Challenge: In the listing, rewrite the lines from the one containing "From the items" through the one containing "which is nearest", changing "pebble" to "stone" and keeping everything else the same.

Provided data:

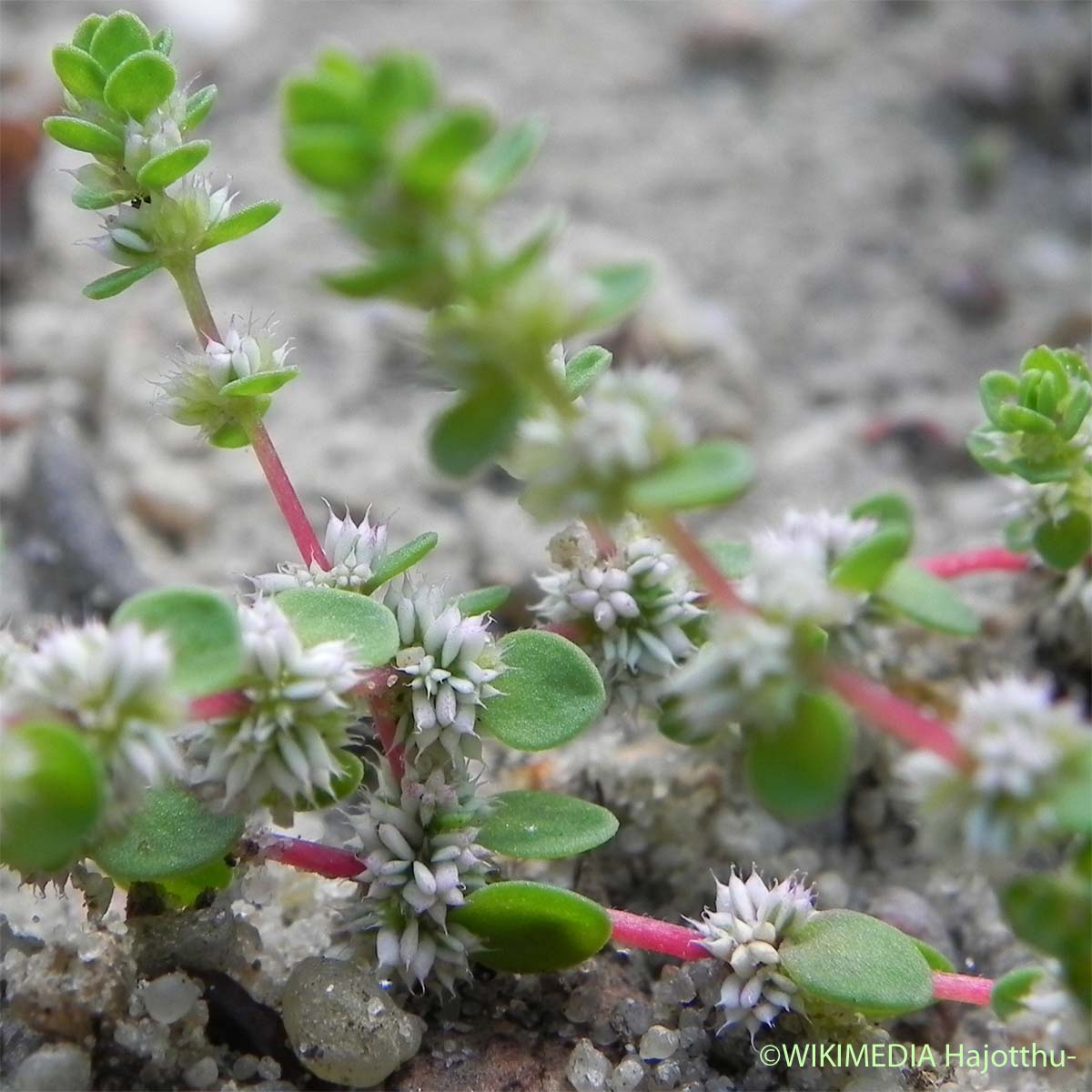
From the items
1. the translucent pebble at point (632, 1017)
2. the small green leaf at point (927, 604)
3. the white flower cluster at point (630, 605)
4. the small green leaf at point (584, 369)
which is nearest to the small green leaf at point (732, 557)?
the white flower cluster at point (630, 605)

* * *

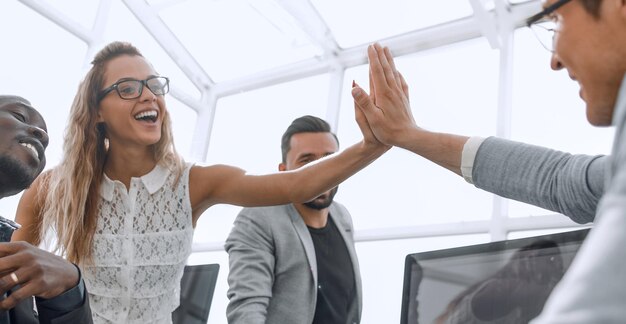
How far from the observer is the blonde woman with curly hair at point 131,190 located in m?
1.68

Answer for this exercise:
From the items
1. the translucent stone at point (632, 1017)
2. the small green leaf at point (927, 604)
3. the white flower cluster at point (630, 605)
4. the small green leaf at point (584, 369)
which is nearest to the small green leaf at point (732, 557)?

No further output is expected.